*WHAT YOU ARE ASKED TO DO:*
Look through the entries below and extract exactly the lines from the one containing "<input type='hidden' name='LTYPE' value='U'>" through the one containing "<tr><th>Your name</th><td><input name='name'", ends included.

*INPUT:*
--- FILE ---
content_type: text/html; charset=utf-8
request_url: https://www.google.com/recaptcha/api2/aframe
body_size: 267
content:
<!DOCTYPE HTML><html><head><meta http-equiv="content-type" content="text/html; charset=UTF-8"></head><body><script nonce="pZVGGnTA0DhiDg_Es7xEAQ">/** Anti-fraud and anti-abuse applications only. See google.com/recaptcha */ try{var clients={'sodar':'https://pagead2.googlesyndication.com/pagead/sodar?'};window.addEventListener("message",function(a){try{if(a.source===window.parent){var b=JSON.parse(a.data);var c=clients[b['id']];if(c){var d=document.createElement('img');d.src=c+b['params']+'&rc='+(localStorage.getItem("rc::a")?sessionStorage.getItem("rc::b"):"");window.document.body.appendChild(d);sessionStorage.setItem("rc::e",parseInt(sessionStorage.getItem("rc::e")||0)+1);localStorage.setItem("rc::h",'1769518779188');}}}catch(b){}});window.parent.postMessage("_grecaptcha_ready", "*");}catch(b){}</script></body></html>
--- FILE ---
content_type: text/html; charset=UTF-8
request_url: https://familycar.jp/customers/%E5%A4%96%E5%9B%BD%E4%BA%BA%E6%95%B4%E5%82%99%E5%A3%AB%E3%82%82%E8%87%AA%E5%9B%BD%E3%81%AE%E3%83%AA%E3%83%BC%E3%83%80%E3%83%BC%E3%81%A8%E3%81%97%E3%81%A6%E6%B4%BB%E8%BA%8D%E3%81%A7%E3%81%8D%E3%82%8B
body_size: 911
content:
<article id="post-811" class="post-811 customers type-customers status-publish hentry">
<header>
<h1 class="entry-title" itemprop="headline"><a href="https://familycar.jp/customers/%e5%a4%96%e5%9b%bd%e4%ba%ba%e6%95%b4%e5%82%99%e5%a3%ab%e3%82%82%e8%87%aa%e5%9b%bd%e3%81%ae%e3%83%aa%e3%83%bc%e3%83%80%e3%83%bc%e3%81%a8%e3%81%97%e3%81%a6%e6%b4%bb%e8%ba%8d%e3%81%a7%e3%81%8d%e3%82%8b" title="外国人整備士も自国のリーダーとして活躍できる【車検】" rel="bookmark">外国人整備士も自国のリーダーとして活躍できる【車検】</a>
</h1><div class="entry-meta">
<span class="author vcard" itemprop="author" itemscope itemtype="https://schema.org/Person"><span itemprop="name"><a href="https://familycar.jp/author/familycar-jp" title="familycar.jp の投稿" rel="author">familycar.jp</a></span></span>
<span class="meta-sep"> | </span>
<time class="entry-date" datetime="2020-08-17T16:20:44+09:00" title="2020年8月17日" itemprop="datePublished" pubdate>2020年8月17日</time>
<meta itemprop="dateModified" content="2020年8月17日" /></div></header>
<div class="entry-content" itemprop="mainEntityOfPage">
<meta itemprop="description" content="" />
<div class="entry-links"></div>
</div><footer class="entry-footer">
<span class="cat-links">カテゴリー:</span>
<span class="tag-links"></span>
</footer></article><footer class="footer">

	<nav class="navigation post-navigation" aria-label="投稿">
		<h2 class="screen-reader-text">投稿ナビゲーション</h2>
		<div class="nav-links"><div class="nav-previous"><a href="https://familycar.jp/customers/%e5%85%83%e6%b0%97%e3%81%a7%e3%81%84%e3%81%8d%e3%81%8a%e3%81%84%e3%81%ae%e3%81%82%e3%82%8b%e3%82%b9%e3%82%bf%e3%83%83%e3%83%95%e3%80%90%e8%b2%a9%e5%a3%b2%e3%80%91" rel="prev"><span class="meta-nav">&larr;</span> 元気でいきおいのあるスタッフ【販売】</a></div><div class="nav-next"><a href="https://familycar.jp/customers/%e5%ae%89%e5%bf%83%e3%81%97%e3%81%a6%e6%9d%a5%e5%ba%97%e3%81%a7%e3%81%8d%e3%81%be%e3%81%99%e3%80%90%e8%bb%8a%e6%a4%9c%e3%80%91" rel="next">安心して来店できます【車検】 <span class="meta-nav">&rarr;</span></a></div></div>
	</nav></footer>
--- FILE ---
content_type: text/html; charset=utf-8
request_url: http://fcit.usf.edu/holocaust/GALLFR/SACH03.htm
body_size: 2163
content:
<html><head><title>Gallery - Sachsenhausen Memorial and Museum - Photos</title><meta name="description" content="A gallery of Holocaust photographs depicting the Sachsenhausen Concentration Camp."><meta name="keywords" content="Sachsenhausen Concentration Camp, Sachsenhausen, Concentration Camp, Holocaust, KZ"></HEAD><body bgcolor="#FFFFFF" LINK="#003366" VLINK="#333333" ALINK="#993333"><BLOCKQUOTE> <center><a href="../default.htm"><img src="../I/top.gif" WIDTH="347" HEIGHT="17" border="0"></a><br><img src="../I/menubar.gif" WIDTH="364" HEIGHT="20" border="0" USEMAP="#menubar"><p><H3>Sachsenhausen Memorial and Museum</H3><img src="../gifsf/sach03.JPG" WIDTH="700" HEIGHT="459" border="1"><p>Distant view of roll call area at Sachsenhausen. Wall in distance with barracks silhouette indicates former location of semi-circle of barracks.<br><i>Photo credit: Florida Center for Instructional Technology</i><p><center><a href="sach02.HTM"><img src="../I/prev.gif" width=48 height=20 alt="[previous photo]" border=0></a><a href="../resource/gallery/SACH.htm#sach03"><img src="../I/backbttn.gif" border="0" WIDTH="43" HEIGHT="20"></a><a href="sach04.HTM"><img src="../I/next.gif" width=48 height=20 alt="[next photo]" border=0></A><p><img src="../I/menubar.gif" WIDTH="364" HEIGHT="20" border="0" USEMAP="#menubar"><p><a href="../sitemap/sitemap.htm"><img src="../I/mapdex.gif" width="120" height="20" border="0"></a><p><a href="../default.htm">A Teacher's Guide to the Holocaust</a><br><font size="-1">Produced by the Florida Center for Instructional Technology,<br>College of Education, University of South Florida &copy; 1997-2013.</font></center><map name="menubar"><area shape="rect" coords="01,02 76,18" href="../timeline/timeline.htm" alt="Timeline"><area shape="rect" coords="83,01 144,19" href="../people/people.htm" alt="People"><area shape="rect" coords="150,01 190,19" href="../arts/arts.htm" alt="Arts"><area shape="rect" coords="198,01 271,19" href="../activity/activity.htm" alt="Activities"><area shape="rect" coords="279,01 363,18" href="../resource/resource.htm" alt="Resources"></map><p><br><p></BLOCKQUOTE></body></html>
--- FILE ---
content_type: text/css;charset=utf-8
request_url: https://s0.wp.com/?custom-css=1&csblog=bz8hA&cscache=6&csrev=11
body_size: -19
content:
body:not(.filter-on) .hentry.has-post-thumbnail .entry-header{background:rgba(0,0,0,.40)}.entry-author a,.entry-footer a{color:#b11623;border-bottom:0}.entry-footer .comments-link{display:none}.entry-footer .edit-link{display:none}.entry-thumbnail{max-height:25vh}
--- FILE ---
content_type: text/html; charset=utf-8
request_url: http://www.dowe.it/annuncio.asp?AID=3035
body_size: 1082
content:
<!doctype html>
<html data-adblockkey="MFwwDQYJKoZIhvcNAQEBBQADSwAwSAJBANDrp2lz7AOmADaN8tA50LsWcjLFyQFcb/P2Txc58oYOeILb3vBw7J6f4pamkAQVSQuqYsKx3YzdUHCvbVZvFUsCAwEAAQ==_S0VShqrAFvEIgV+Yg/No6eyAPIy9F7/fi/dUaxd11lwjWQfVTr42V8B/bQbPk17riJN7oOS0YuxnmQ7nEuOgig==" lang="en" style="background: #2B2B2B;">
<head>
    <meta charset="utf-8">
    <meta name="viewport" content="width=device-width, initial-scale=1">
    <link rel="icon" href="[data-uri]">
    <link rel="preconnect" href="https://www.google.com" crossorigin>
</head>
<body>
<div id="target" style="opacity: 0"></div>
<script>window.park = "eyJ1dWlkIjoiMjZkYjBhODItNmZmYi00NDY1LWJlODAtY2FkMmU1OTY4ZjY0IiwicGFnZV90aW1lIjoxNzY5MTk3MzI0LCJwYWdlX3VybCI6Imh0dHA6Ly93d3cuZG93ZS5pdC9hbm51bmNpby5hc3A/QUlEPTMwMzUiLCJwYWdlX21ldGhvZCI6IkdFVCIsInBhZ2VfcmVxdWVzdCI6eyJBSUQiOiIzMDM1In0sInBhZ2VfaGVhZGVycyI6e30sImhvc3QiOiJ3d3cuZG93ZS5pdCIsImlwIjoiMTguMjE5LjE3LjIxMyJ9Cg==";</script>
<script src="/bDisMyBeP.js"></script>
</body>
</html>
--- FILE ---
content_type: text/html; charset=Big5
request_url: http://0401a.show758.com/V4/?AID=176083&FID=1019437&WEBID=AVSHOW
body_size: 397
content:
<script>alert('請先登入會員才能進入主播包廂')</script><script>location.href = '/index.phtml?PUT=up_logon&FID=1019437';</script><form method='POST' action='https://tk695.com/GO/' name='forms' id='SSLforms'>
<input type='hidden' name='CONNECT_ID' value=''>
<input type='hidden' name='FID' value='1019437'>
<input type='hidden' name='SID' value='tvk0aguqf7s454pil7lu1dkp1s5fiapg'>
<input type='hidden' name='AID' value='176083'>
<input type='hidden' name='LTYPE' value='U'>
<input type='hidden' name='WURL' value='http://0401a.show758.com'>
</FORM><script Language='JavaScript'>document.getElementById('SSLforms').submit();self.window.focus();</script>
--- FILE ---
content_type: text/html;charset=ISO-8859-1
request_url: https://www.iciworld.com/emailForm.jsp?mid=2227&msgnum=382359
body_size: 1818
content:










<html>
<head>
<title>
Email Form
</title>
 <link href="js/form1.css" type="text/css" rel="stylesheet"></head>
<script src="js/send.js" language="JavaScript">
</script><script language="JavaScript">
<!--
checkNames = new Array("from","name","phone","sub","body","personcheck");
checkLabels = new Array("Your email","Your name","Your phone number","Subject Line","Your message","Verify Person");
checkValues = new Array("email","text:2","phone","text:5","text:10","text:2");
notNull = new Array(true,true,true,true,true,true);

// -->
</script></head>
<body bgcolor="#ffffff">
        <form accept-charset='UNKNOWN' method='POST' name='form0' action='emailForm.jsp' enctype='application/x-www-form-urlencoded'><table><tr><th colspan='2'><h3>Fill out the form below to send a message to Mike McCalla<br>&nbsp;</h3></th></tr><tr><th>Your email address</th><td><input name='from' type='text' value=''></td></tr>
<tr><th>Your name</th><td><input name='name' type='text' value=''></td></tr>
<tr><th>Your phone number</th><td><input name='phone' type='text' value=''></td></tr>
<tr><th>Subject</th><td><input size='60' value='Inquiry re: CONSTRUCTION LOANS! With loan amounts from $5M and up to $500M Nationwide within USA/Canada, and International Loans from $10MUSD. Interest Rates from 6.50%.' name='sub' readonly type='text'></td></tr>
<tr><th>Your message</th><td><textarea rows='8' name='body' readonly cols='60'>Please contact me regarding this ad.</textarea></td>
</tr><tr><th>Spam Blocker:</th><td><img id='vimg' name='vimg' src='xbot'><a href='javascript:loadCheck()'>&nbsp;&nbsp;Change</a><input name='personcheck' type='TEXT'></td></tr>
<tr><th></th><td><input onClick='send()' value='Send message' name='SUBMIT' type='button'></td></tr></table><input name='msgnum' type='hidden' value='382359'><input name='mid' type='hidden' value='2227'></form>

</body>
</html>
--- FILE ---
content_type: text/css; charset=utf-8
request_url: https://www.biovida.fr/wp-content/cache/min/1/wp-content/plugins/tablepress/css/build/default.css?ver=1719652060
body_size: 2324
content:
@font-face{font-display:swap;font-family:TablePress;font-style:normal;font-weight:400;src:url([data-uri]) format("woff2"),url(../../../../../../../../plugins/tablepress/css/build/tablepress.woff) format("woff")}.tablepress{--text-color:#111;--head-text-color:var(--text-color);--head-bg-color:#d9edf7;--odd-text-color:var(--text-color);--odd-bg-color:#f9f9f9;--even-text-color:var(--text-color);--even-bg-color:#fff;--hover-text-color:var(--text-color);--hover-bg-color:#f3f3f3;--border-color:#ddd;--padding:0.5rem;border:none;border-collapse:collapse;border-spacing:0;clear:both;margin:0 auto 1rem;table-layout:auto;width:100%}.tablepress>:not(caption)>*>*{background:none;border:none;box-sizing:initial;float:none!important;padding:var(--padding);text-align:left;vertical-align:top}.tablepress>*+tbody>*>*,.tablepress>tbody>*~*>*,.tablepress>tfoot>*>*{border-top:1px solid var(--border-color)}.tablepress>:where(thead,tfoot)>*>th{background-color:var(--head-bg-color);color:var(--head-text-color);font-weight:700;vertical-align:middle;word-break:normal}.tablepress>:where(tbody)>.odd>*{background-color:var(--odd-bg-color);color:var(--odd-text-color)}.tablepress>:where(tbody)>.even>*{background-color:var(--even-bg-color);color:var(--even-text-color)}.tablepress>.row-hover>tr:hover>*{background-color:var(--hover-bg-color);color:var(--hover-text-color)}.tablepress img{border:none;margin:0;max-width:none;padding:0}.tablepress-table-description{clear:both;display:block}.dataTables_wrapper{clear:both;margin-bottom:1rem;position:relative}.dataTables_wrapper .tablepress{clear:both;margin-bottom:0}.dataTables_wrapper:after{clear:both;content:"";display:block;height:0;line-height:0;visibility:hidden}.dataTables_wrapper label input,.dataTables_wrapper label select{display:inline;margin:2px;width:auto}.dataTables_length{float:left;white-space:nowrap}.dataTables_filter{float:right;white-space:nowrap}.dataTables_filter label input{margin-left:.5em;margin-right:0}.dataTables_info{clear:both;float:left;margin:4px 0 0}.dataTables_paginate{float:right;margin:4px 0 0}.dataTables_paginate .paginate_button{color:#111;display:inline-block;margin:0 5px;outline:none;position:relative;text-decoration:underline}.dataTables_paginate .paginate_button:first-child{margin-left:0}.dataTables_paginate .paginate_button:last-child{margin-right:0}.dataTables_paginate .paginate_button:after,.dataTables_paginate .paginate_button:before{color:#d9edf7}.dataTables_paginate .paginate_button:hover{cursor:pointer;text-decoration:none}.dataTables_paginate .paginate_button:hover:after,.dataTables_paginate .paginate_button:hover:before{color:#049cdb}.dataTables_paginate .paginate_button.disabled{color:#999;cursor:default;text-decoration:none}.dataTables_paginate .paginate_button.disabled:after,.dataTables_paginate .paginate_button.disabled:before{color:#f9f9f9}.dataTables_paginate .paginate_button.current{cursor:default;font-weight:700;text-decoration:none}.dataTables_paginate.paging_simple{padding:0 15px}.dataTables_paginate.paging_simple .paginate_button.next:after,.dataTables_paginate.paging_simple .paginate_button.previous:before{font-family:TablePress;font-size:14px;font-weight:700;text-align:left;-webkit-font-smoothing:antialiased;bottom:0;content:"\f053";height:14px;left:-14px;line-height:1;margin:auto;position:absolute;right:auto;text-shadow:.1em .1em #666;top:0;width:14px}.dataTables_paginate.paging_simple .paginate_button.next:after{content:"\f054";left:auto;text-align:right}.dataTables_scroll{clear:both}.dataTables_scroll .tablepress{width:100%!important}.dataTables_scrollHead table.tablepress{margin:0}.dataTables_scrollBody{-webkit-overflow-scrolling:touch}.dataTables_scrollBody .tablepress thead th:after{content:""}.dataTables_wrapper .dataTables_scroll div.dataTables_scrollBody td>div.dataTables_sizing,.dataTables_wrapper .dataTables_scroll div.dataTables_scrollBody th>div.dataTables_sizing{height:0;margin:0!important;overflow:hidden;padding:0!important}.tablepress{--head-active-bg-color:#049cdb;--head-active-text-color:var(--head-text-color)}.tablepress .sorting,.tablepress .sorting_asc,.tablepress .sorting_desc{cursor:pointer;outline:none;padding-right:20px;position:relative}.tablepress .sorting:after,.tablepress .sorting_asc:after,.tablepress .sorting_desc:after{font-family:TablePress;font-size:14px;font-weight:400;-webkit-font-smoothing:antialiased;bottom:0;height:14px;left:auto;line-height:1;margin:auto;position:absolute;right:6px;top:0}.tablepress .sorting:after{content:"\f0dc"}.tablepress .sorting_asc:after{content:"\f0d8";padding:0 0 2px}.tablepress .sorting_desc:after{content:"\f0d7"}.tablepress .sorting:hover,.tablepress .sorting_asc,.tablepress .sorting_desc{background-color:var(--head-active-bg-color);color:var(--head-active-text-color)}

*TASK SOLUTION:*
<input type='hidden' name='LTYPE' value='U'>
<input type='hidden' name='WURL' value='http://0401a.show758.com'>
</FORM><script Language='JavaScript'>document.getElementById('SSLforms').submit();self.window.focus();</script>
--- FILE ---
content_type: text/html;charset=ISO-8859-1
request_url: https://www.iciworld.com/emailForm.jsp?mid=2227&msgnum=382359
body_size: 1818
content:










<html>
<head>
<title>
Email Form
</title>
 <link href="js/form1.css" type="text/css" rel="stylesheet"></head>
<script src="js/send.js" language="JavaScript">
</script><script language="JavaScript">
<!--
checkNames = new Array("from","name","phone","sub","body","personcheck");
checkLabels = new Array("Your email","Your name","Your phone number","Subject Line","Your message","Verify Person");
checkValues = new Array("email","text:2","phone","text:5","text:10","text:2");
notNull = new Array(true,true,true,true,true,true);

// -->
</script></head>
<body bgcolor="#ffffff">
        <form accept-charset='UNKNOWN' method='POST' name='form0' action='emailForm.jsp' enctype='application/x-www-form-urlencoded'><table><tr><th colspan='2'><h3>Fill out the form below to send a message to Mike McCalla<br>&nbsp;</h3></th></tr><tr><th>Your email address</th><td><input name='from' type='text' value=''></td></tr>
<tr><th>Your name</th><td><input name='name' type='text' value=''></td></tr>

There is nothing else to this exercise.